Integral $\int\frac{(\sin(x))^2}{x^2+1} dx$ I have no idea of variable changement to use or other to calculate this integral :
$$
\int_0^{\infty}\frac{(\sin(x))^2}{x^2+1}\,dx 
$$
Wolfram alpha gives me the result but really no idea ... 
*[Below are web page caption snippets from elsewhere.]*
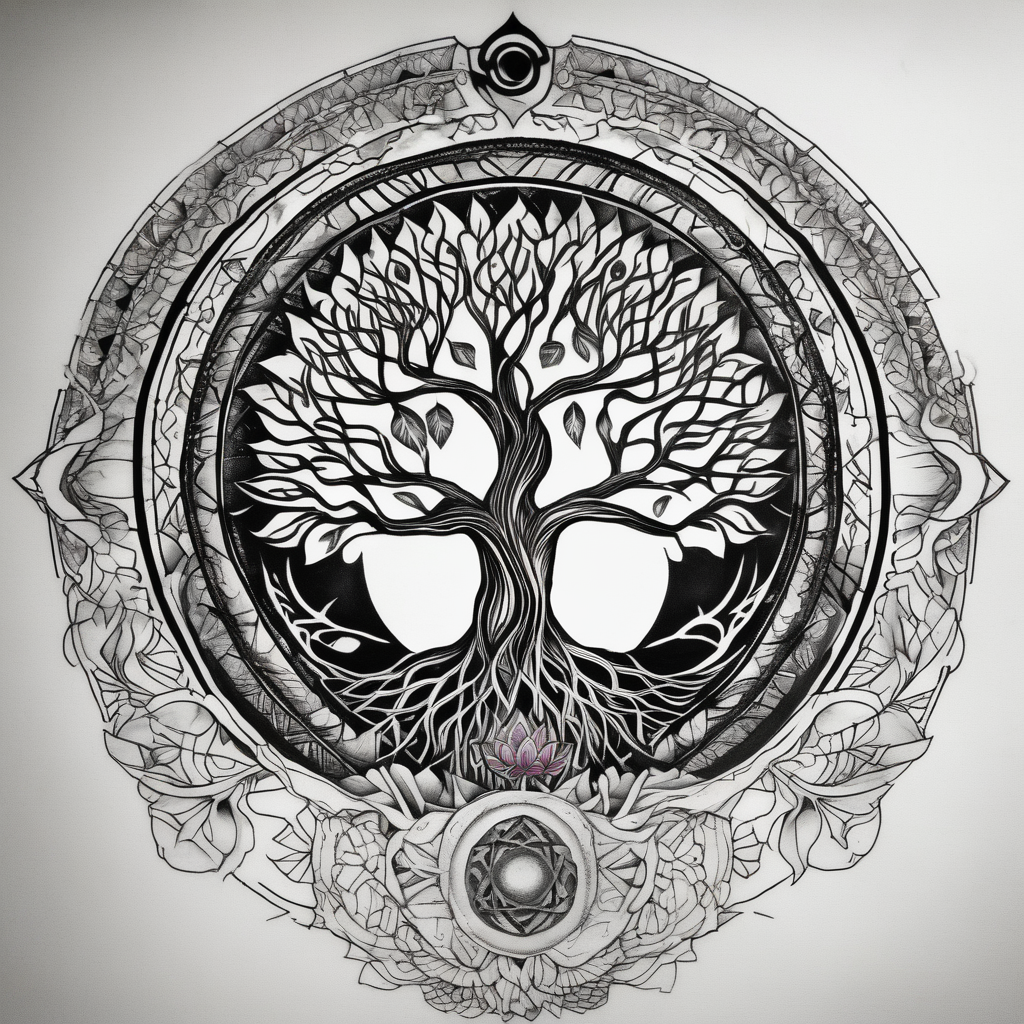 tree of life, infinity, chakras, lotus, mandala black-lotus, diseño de tatuaje Realista generado con IA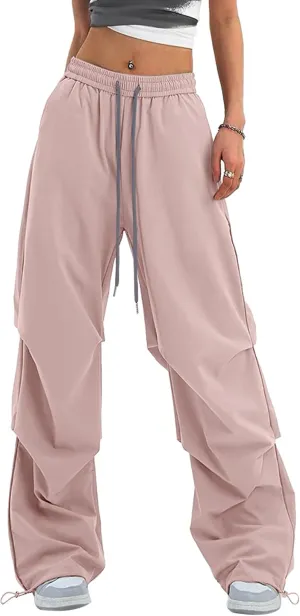 Women's Casual Parachute Pants Baggy Hiking Pants Drawstring Elastic Waist Track Y2K Trousers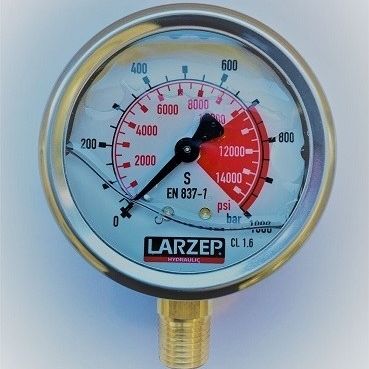 Dual-scale pressure gauge - AV10007 - Larzep - differential / threaded / NPT 1/4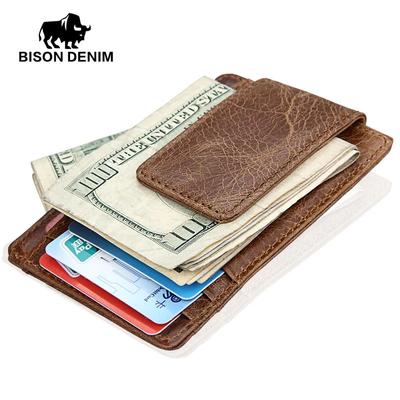 Модный винтажный мужской кошелек из натуральной кожи с передним карманом, магнитные зажимы для денег, ID держатель для кредитных карт, кошелек
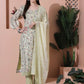 Jyoti Fashion Women's Green Cotton Floral Digital Printed Kurta with Trouser & Dupatta | Swadesiicart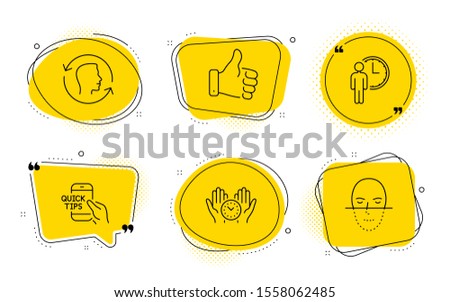 Education, Waiting and Face recognition signs. Chat bubbles. Like hand, Safe time and Face id line icons set. Thumbs up, Management, Identification system. Quick tips. People set. Vector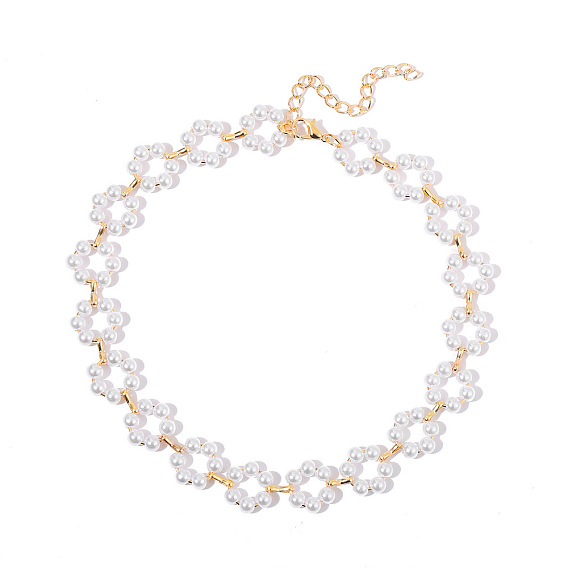 Ожерелья-чокеры из сплава и искусственного жемчуга для свадебных украшений, кремово-белые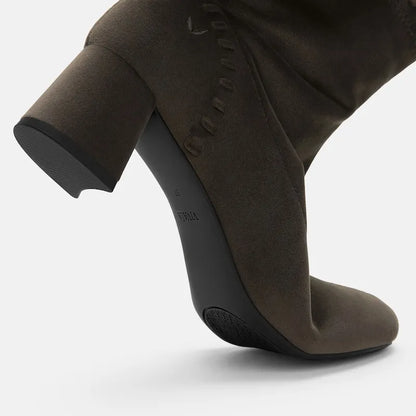 Round-Toe Velvet Whipstitched Ankle Boots (Rhoda)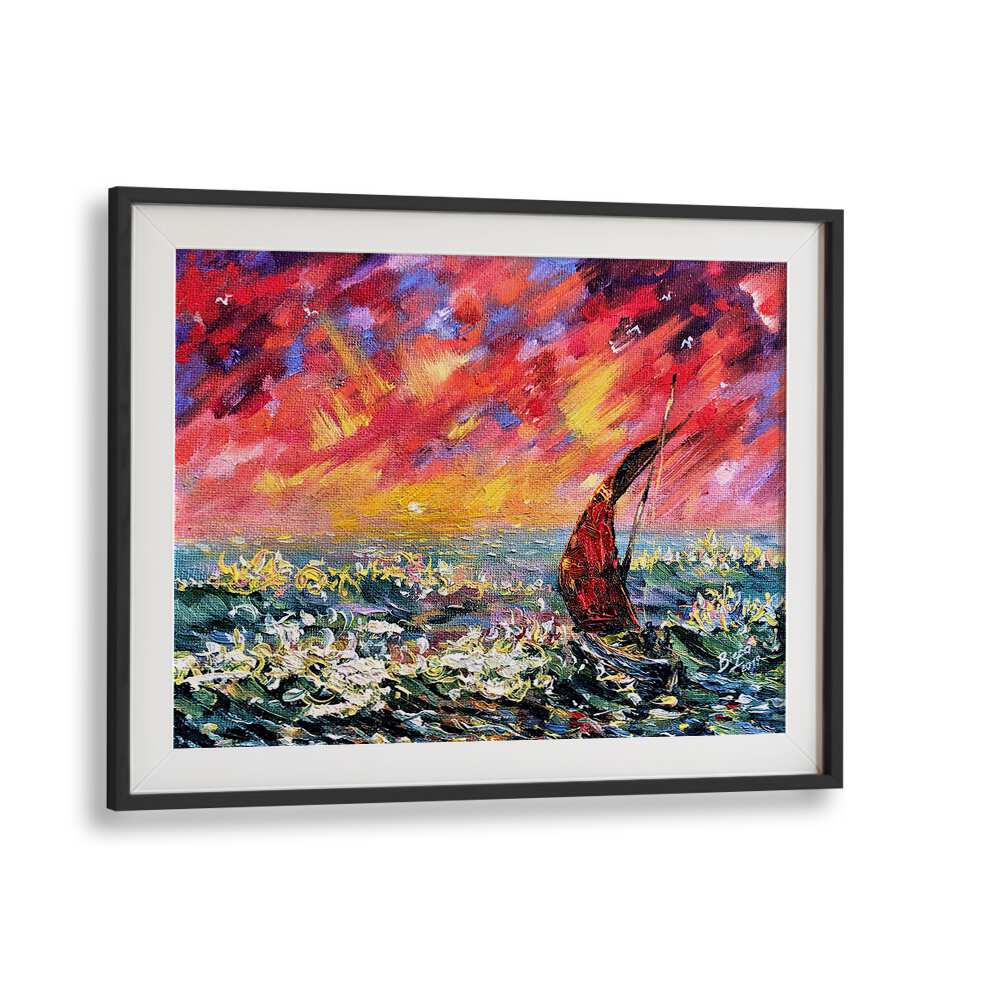 Vibrant RED SKY BOAT, LANDSCAPE PAINTINGS showcasing a stunning sunset over tranquil waters, perfect for home decor.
I seek a calculus without residues theorem or other big theorems like it because I didn't learn them.. so just by part or by variable changement if possible sure.. 
Thanks in advance,
Shadock 
 A: Here it is a proof with the residue theorem. We have:
$$ I = \int_{0}^{+\infty}\frac{1-\cos(2x)}{2(1+x^2)}\,dx = \frac{\pi}{4}-\frac{1}{2}\int_{0}^{+\infty}\frac{\cos(2x)}{1+x^2}\,dx=\frac{\pi}{4}-\frac{1}{4}\int_{\mathbb{R}}\frac{\cos(2x)}{1+x^2},$$
but:
$$ \int_{\mathbb{R}}\frac{\cos(2x)}{1+x^2}\,dx = \Re\int_{-\infty}^{+\infty}\frac{e^{2iz}}{1+z^2}\,dz=\Re\left(2\pi i\cdot\operatorname{Res}\left(\frac{e^{2iz}}{1+z^2},z=i\right)\right),$$
so:
$$\int_{\mathbb{R}}\frac{\cos(2x)}{1+x^2}\,dx = \frac{\pi}{e^2}\tag{1} $$
and:
$$ I = \int_{0}^{+\infty}\frac{\sin^2 x}{1+x^2}\,dx = \color{red}{\frac{\pi}{4}\left(1-\frac{1}{e^2}\right)}=\frac{\pi}{2e}\sinh 1.$$
With a probabilistic argument, $(1)$ follows from the fact that the CF of the standard Cauchy distribution is $e^{-|t|}$. To prove it, it is enough to show that:
$$\int_{0}^{+\infty}e^{-t}\cos(nt)\,dx = \frac{1}{1+n^2}\tag{2}$$
holds by integration by parts.
A: I particularly like Jack's hint concerning the Laplace transform. Write
$$I(a)=\int_0^\infty \frac{\sin^2(ax)}{x^2+1}\,dx$$
Then,
$$\mathcal{L}\left\{I(a)\right\}=\int_0^\infty\int_0^\infty\frac{\sin^2(ax)}{x^2+1}e^{-as}\,da\,dx=\int_0^\infty\frac{2x^2}{(x^2+1)(s^3+4sx^2)}\,dx$$